→ Selected excerpt:

******************************

Soap bubbles and jellyfish galaxies

Soap bubbles and jellyfish galaxies

Read time: 3 minutes

You probably know how to make soap bubbles. First, you put a ring of plastic or metal into a soap
bath, and gently pull it out again. The ring is now filled with a thin film of soap. If you hold the ring
still, nothing will happen. But if you start walking, holding the ring above your head, it leaves a
beautiful trail of soap bubbles behind.

The reason, of course, is the pressure of the air. It isn’t hard at all to move the ring itself through the
air. However, the feeble soap film is easily pushed back by the air that you’re moving through. That’s
why the soap is blown out of the ring.

In a remote cluster of galaxies, astronomers have studied a cosmic equivalent of a soap bubble toy.
The space between the galaxies in the cluster is filled with a very hot, tenuous gas – that’s the ‘air’.
One of the galaxies in the cluster is moving through this gas at a pretty high velocity – that’s the
‘ring’. As a result, the thin gas in the galaxy – the ‘soap film’ – is pushed out and left behind.

******************************

→ Material shown:
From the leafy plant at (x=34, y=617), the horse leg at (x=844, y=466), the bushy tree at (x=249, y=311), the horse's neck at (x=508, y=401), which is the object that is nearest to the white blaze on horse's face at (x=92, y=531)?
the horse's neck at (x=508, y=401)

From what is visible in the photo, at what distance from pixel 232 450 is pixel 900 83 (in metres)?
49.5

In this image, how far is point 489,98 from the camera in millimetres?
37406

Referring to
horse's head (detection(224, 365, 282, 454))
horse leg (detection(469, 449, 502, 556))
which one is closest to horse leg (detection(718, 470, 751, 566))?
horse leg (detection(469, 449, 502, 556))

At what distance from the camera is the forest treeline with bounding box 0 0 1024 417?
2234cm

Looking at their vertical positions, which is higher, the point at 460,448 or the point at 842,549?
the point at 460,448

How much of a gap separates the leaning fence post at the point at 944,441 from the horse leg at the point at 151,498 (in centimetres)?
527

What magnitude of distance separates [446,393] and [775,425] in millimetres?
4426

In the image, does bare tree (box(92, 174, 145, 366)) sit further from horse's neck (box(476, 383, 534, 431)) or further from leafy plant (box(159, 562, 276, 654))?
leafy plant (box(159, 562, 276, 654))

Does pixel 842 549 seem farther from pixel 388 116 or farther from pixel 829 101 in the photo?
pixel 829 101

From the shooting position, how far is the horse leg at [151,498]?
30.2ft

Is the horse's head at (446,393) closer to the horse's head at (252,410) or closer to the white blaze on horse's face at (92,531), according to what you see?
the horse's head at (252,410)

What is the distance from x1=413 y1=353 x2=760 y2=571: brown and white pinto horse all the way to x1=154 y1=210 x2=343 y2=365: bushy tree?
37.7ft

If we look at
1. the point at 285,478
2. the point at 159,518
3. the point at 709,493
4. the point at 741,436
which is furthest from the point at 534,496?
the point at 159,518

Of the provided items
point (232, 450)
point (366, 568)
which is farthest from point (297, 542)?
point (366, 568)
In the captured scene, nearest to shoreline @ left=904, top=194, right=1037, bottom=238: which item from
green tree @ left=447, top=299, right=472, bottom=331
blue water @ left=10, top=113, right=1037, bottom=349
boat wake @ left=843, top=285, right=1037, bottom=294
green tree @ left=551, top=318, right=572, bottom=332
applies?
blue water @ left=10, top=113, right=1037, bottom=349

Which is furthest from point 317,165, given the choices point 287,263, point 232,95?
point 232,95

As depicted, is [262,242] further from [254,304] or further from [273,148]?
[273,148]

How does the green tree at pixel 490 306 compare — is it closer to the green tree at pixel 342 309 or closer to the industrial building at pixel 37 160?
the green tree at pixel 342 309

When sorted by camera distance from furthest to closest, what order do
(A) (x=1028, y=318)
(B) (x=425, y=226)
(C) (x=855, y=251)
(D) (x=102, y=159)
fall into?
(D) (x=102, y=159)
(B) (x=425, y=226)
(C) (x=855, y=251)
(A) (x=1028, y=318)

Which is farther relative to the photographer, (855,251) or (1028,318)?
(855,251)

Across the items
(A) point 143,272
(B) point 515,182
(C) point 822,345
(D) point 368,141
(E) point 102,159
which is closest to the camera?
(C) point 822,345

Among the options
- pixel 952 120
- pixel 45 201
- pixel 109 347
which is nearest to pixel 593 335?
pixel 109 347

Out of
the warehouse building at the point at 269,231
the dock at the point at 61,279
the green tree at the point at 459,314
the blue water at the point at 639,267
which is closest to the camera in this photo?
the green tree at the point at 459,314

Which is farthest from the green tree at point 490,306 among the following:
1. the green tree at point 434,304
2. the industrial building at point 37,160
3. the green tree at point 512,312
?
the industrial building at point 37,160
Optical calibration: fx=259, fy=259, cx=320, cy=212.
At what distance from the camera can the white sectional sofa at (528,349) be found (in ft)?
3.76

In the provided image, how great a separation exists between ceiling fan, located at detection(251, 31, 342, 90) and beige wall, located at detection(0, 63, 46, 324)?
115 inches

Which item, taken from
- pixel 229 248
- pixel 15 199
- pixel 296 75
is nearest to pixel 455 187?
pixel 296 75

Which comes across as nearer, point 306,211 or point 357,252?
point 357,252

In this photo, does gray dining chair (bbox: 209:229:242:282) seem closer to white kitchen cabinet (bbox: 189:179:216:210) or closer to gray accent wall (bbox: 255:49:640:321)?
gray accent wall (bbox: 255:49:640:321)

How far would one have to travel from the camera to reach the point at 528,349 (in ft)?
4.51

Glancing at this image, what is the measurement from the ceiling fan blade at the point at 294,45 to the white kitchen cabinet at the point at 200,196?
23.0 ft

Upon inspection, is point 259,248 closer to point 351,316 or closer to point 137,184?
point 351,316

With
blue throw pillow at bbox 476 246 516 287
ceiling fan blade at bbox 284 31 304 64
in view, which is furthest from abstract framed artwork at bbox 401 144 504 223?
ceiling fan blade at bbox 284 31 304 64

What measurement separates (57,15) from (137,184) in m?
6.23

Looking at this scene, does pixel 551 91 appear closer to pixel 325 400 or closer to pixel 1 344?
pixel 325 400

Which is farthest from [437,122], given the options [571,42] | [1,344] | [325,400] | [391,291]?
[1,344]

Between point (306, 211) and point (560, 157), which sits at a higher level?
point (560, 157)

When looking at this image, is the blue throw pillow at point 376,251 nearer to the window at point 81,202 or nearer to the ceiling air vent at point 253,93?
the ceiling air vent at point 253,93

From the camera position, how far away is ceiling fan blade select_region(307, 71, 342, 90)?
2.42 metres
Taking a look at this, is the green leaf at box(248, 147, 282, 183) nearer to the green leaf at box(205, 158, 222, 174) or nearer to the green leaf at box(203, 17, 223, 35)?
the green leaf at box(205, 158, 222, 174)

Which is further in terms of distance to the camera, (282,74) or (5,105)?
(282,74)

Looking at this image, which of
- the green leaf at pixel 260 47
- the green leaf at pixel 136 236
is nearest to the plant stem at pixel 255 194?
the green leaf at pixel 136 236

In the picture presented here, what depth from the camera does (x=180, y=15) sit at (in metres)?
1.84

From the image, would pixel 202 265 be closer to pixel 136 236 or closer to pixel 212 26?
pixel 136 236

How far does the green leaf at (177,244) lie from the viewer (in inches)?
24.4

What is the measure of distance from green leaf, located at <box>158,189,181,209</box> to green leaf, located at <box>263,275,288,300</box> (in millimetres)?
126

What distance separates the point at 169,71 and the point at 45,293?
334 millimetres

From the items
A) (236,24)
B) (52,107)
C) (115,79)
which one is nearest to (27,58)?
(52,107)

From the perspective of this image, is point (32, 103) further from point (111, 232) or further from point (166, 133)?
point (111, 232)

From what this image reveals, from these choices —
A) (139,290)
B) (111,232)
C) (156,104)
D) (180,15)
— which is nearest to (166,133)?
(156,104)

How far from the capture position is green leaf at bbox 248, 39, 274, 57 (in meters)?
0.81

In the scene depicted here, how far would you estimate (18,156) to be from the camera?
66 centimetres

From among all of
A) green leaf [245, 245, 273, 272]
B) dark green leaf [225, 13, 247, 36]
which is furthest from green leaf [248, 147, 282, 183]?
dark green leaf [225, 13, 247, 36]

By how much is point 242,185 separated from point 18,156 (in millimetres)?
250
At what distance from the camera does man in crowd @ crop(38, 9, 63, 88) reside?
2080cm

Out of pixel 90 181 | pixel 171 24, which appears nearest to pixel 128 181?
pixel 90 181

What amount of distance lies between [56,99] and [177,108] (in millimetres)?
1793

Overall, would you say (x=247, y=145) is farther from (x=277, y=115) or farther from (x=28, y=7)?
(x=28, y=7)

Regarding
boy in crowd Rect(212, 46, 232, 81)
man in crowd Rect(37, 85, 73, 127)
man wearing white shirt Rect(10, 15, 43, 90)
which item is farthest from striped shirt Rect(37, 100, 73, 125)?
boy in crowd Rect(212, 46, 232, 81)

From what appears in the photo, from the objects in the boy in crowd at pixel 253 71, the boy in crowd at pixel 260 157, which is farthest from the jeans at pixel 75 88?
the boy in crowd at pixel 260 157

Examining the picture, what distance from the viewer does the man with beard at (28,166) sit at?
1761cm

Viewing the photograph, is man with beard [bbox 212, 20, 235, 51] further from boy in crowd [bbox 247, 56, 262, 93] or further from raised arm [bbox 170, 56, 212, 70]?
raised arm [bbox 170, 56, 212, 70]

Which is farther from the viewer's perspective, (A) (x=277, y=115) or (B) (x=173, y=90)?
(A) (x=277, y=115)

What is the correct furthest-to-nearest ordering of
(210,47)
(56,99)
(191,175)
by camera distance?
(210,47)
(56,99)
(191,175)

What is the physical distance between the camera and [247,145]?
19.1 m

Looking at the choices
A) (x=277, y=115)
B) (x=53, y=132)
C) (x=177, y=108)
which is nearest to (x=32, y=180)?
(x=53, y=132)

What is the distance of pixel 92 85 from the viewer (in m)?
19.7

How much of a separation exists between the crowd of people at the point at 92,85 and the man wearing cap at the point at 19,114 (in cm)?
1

******************************

→ What you have to do: Can you echo the soap bubbles and jellyfish galaxies article word for word, from "Read time: 3" up to and including "that’s the ‘air’."? The records are separate material, unconnected to the soap bubbles and jellyfish galaxies article.

→ Final result:
Read time: 3 minutes

You probably know how to make soap bubbles. First, you put a ring of plastic or metal into a soap
bath, and gently pull it out again. The ring is now filled with a thin film of soap. If you hold the ring
still, nothing will happen. But if you start walking, holding the ring above your head, it leaves a
beautiful trail of soap bubbles behind.

The reason, of course, is the pressure of the air. It isn’t hard at all to move the ring itself through the
air. However, the feeble soap film is easily pushed back by the air that you’re moving through. That’s
why the soap is blown out of the ring.

In a remote cluster of galaxies, astronomers have studied a cosmic equivalent of a soap bubble toy.
The space between the galaxies in the cluster is filled with a very hot, tenuous gas – that’s the ‘air’.